American Gods by Neil Gaiman
My rating: 3 of 5 stars
Gaiman has fashioned a novel full of great characters, incredible world building, well researched religious and mythological history, and smooth, marvelous prose…all, alas, in search of forward momentum. For a novel this packed with wonderful ideas, very little actually happens. I did enjoy it — these characters will definitely stay with me — but I found its lackadaisical, meandering structure and the protagonist’s mostly passive role in the story frustrating. More than one hundred pages pass before we’re clued into any of the characters’ goals or given any idea of what’s at stake, which made it hard for me to feel invested. As a result, I found the novel very easy to put down and wasn’t always in a rush to pick it up again. I’m glad I did, because the novel definitely picks up in its final third, but for me it was a slog getting there.

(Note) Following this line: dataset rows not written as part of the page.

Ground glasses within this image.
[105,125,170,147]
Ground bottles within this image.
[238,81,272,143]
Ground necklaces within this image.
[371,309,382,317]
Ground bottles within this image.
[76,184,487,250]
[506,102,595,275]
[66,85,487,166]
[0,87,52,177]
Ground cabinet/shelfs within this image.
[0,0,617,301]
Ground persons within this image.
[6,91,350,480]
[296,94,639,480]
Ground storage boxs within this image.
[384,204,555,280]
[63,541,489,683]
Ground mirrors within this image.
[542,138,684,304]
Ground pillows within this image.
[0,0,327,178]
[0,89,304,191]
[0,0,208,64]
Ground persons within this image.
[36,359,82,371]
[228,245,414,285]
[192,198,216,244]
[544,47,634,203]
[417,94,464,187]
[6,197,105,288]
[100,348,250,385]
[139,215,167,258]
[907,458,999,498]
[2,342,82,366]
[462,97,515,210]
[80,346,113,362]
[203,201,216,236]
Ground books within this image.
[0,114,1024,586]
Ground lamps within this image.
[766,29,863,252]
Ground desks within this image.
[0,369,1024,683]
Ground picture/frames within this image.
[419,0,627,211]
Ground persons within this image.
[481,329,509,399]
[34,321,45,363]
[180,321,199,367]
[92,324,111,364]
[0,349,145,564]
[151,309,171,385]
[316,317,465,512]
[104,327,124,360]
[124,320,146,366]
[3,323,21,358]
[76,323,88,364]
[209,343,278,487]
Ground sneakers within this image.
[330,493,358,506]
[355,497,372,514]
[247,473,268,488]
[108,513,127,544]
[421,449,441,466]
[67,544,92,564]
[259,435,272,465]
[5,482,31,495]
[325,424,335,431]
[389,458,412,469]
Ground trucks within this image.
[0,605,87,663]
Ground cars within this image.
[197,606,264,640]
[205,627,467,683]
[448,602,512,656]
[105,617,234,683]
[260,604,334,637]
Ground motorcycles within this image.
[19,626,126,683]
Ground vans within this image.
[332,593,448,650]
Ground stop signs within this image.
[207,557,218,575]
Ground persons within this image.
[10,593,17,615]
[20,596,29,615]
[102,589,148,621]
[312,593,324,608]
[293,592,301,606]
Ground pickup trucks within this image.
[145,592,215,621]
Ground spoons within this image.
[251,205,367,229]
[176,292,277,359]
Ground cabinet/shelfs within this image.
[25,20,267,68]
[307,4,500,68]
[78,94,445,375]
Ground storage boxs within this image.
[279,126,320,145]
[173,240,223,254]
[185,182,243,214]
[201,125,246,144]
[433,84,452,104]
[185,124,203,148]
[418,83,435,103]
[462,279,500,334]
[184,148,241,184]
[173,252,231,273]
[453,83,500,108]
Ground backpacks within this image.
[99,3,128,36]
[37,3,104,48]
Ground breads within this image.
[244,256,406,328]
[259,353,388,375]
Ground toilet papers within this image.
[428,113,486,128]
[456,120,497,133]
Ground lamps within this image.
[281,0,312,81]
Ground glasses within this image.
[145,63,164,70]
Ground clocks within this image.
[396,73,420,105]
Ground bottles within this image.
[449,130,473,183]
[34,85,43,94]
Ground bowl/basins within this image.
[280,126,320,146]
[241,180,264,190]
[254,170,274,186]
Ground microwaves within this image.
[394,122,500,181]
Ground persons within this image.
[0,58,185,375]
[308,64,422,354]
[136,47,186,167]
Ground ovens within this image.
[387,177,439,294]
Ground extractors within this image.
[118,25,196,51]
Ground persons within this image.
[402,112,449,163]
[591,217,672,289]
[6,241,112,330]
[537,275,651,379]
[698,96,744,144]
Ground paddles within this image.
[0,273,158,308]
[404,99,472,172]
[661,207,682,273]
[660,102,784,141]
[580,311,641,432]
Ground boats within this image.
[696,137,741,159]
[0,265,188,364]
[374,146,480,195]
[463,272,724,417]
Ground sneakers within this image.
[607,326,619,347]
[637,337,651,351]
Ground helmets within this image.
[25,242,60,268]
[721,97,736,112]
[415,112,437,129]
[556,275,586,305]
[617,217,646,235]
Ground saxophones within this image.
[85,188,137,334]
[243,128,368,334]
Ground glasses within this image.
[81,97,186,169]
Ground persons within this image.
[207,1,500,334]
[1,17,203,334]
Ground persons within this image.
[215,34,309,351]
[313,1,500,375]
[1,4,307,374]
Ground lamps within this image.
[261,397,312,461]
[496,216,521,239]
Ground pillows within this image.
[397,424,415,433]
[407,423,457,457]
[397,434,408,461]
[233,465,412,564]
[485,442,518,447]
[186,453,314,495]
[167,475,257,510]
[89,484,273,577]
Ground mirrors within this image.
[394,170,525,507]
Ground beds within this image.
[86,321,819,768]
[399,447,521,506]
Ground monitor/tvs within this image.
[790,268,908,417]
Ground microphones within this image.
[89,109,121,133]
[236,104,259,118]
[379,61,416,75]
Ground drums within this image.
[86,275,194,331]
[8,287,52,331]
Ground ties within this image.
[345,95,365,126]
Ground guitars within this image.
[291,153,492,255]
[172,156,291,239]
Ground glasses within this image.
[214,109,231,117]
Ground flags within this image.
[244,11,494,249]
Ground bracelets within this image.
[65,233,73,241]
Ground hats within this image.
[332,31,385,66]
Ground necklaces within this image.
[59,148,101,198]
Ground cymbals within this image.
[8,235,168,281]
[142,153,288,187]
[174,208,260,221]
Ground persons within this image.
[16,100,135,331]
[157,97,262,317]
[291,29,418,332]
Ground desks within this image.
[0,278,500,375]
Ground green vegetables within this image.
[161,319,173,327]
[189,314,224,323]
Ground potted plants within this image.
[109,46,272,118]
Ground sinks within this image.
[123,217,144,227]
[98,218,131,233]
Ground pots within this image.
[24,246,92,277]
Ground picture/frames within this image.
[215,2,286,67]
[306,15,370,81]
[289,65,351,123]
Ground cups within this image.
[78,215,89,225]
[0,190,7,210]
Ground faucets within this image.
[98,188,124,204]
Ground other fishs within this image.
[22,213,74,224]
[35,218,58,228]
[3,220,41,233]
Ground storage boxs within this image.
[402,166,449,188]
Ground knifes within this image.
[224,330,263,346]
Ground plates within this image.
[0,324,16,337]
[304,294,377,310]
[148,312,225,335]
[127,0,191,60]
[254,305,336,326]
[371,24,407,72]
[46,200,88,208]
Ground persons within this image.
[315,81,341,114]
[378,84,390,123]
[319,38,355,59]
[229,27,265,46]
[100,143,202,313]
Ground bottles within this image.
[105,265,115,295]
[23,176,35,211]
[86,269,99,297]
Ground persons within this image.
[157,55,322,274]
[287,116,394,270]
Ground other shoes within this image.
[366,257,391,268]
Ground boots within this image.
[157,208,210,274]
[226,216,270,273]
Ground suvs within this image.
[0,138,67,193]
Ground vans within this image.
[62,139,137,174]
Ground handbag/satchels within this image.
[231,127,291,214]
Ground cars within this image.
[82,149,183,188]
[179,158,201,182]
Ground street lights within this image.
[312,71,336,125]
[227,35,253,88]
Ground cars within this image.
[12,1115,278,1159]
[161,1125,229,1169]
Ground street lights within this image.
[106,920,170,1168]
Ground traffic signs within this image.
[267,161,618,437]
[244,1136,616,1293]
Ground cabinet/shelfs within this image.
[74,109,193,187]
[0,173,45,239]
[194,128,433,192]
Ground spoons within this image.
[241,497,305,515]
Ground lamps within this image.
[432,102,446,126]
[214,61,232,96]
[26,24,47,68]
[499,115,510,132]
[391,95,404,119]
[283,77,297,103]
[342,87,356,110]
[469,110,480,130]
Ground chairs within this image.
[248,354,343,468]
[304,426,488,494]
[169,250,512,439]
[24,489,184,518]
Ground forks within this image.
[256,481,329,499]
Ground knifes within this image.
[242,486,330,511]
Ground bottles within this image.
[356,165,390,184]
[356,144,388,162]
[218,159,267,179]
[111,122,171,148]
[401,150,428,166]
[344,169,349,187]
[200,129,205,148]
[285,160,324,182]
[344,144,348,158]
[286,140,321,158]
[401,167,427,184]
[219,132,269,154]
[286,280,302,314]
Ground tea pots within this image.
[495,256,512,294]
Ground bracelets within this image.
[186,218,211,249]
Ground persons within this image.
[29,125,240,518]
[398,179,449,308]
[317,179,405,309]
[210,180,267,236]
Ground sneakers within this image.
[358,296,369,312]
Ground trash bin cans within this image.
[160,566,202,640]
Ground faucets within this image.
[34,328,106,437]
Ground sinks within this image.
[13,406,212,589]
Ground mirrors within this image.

The middle of the novel, when Shadow is tucked away in the town of Lakeside, is particularly frustrating. Way too many pages are spent with Shadow simply trying to pass the time, from visiting library sales to chatting with his new neighbors, while Mr. Wednesday is off, unseen, doing things that are presumably more interesting and important to the story. Gaiman himself seems to recognize this issue and adds a last-minute mystery to the Lakeside community for Shadow to solve, and though Gaiman’s instincts are right in this regard, his fix is wrong. The Lakeside mystery is kept too distant from the main storyline, its resolution coming only after everything else is already finished, and as a result it all comes off feeling like an unnecessary addendum. It would have made a fine, separate novel, though.
A war between the gods should be exciting, but since we don’t get to see much of it at all the novel doesn’t reach the level of excitement I was hoping for. You couldn’t call AMERICAN GODS a fast-paced or tightly-plotted novel, but despite my issues it is a worthy one. I can see why it’s so beloved by so many — there really is a richness to the world and the characters Gaiman creates — but it just didn’t resonate with me that strongly.